┌────────

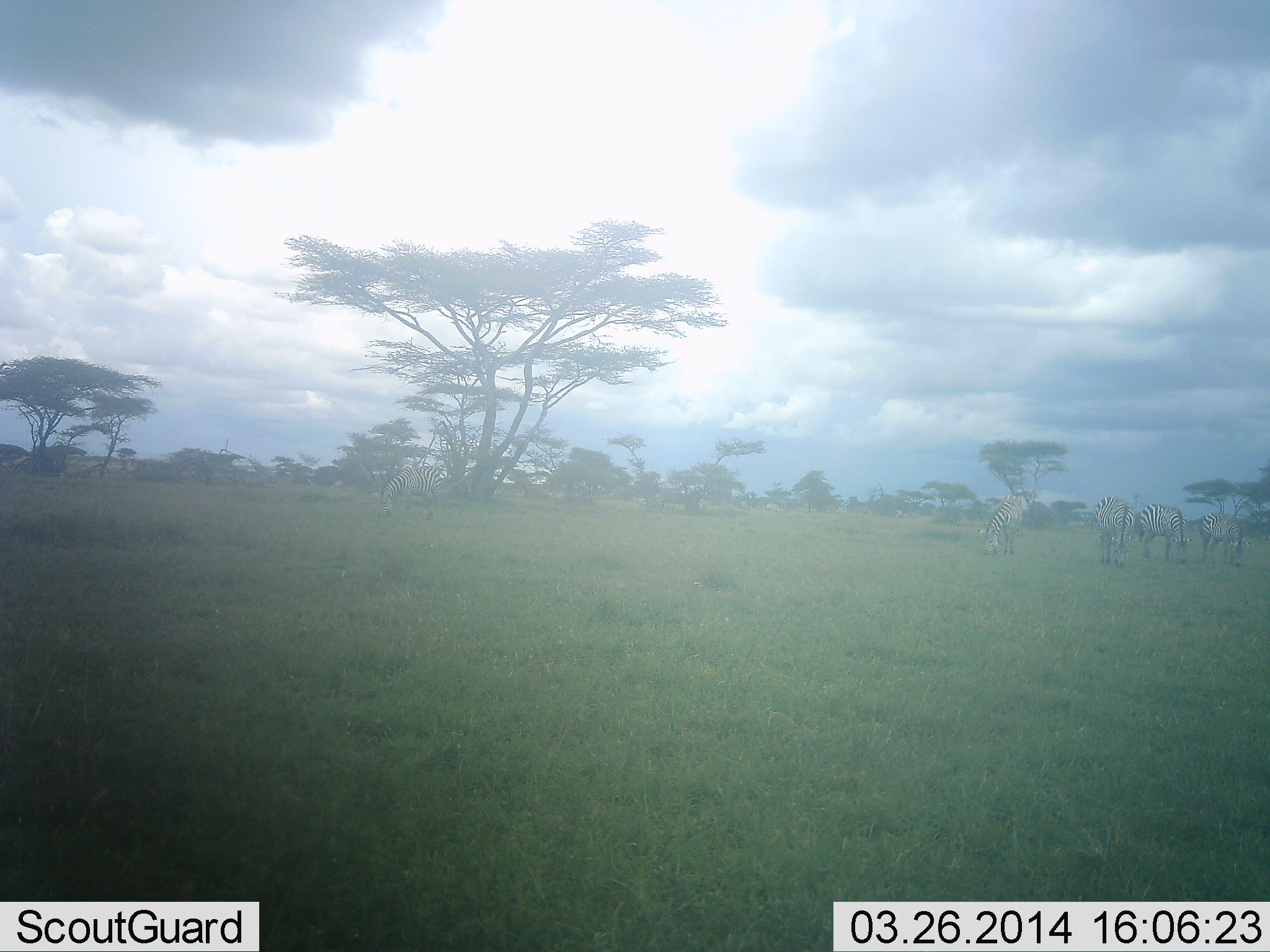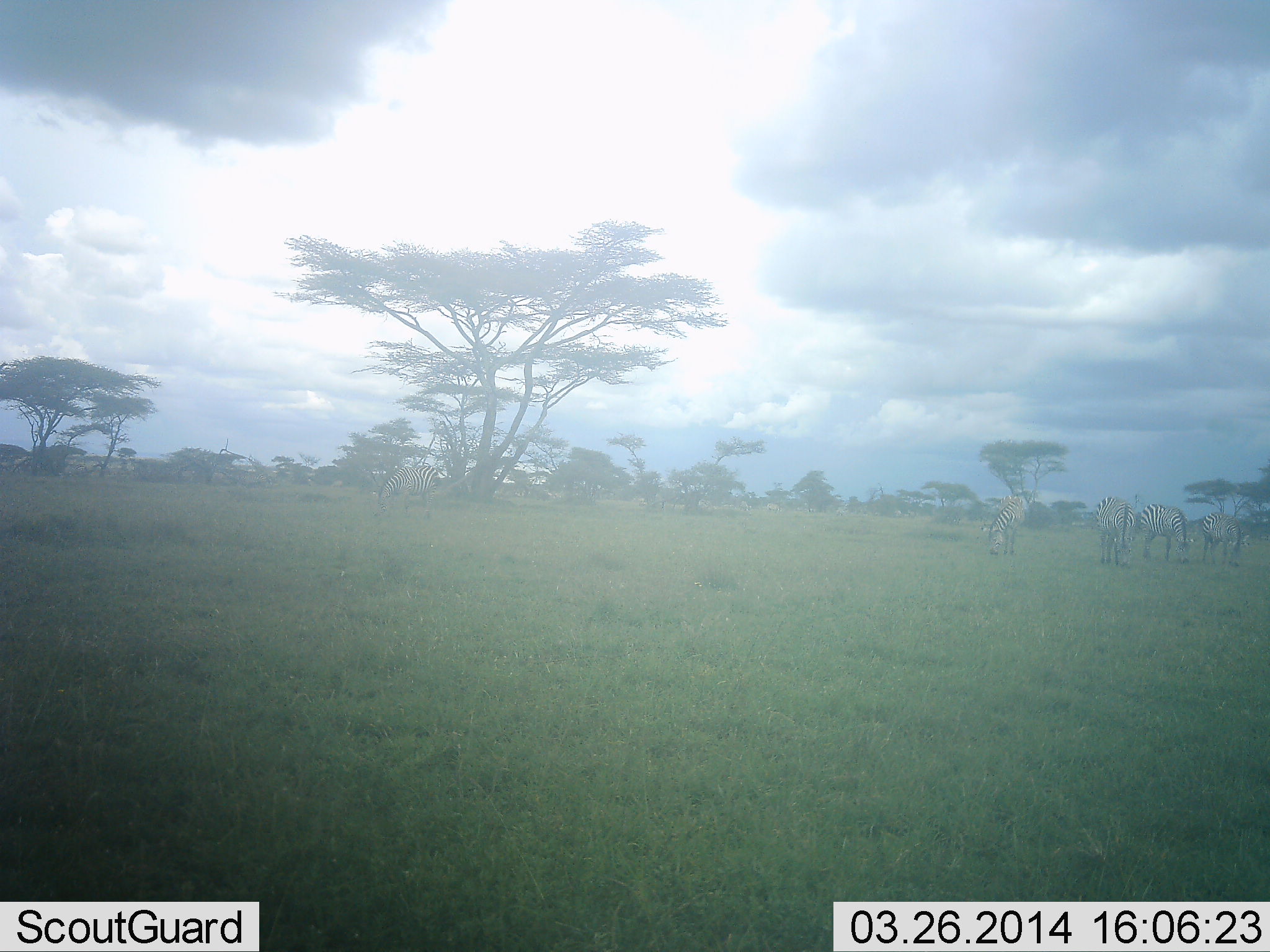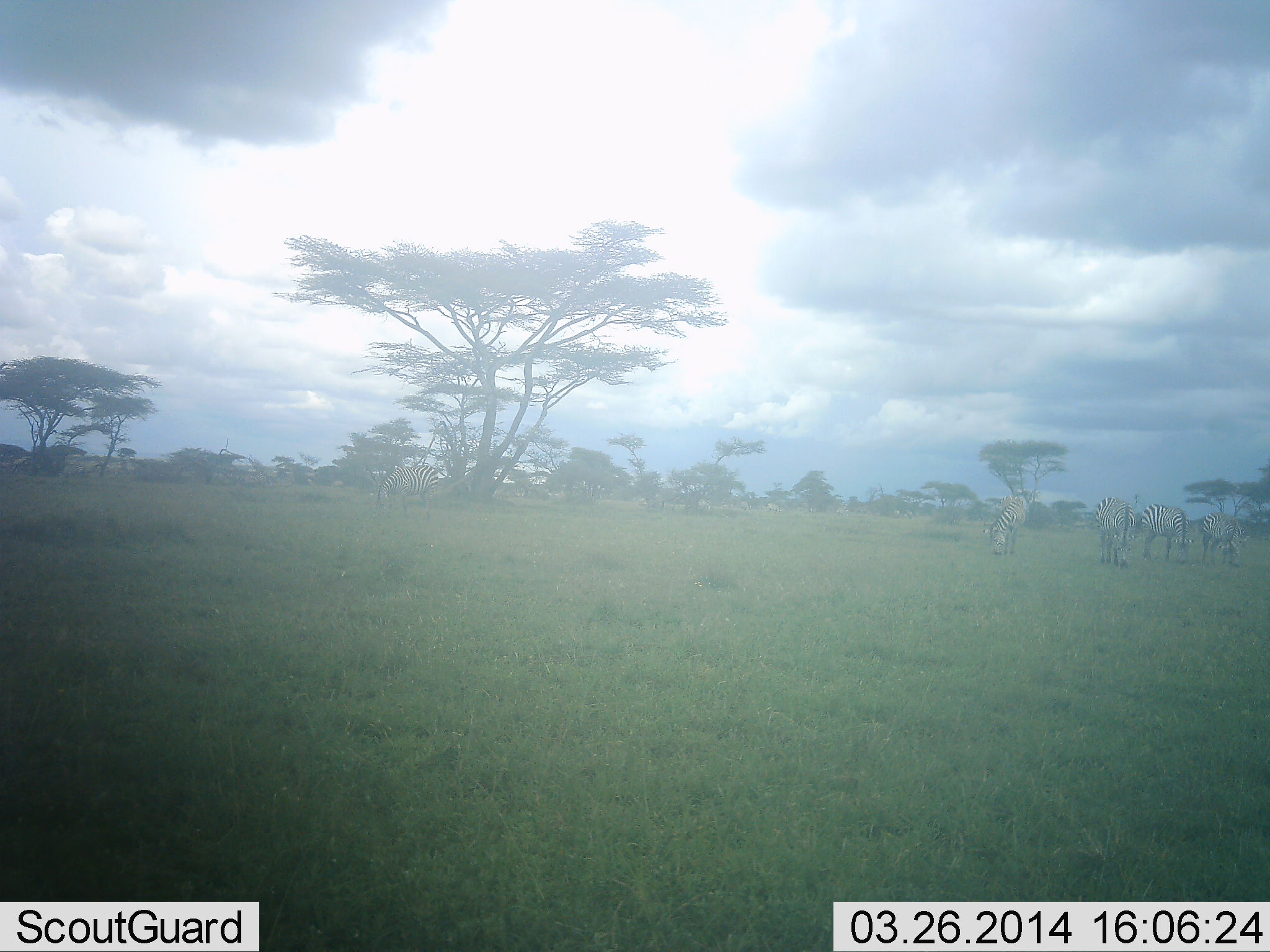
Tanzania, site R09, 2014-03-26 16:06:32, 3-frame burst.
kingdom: Animalia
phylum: Chordata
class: Mammalia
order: Perissodactyla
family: Equidae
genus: Equus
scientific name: Equus quagga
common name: plains zebra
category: zebra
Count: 5.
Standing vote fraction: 28%.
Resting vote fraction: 3%.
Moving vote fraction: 0%.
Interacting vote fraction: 3%.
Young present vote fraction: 0%.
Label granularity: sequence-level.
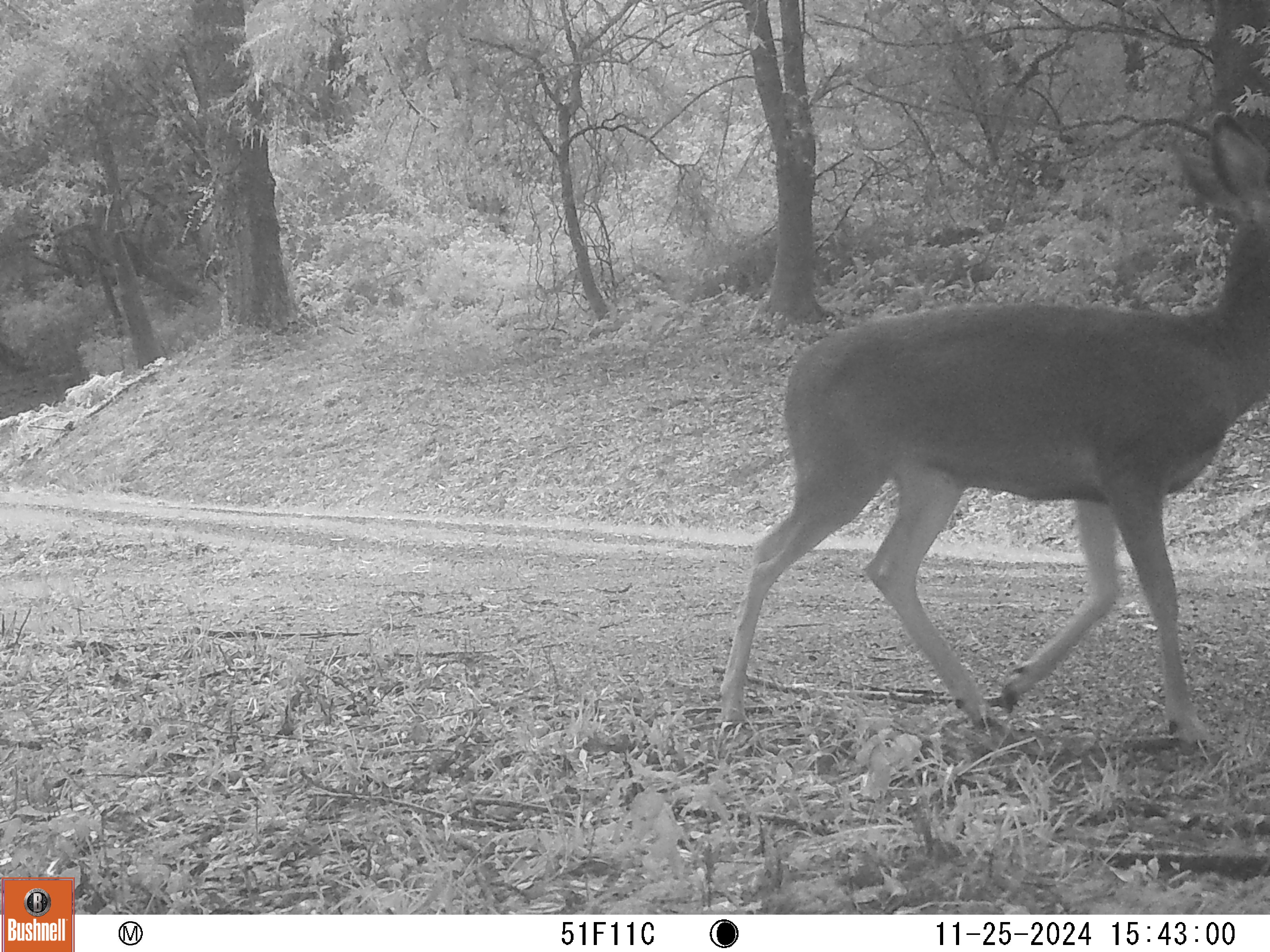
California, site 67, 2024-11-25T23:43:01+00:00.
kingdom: Animalia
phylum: Chordata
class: Mammalia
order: Artiodactyla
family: Cervidae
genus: Odocoileus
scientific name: Odocoileus hemionus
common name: mule deer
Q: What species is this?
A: Mule deer (Odocoileus hemionus).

└────────

*What to produce:*
Reproduce the data above word for word, but leave the images out.

*Your solution:*
Tanzania, site R09, 2014-03-26 16:06:32, 3-frame burst.
kingdom: Animalia
phylum: Chordata
class: Mammalia
order: Perissodactyla
family: Equidae
genus: Equus
scientific name: Equus quagga
common name: plains zebra
category: zebra
Count: 5.
Standing vote fraction: 28%.
Resting vote fraction: 3%.
Moving vote fraction: 0%.
Interacting vote fraction: 3%.
Young present vote fraction: 0%.
Label granularity: sequence-level.
California, site 67, 2024-11-25T23:43:01+00:00.
kingdom: Animalia
phylum: Chordata
class: Mammalia
order: Artiodactyla
family: Cervidae
genus: Odocoileus
scientific name: Odocoileus hemionus
common name: mule deer
Q: What species is this?
A: Mule deer (Odocoileus hemionus).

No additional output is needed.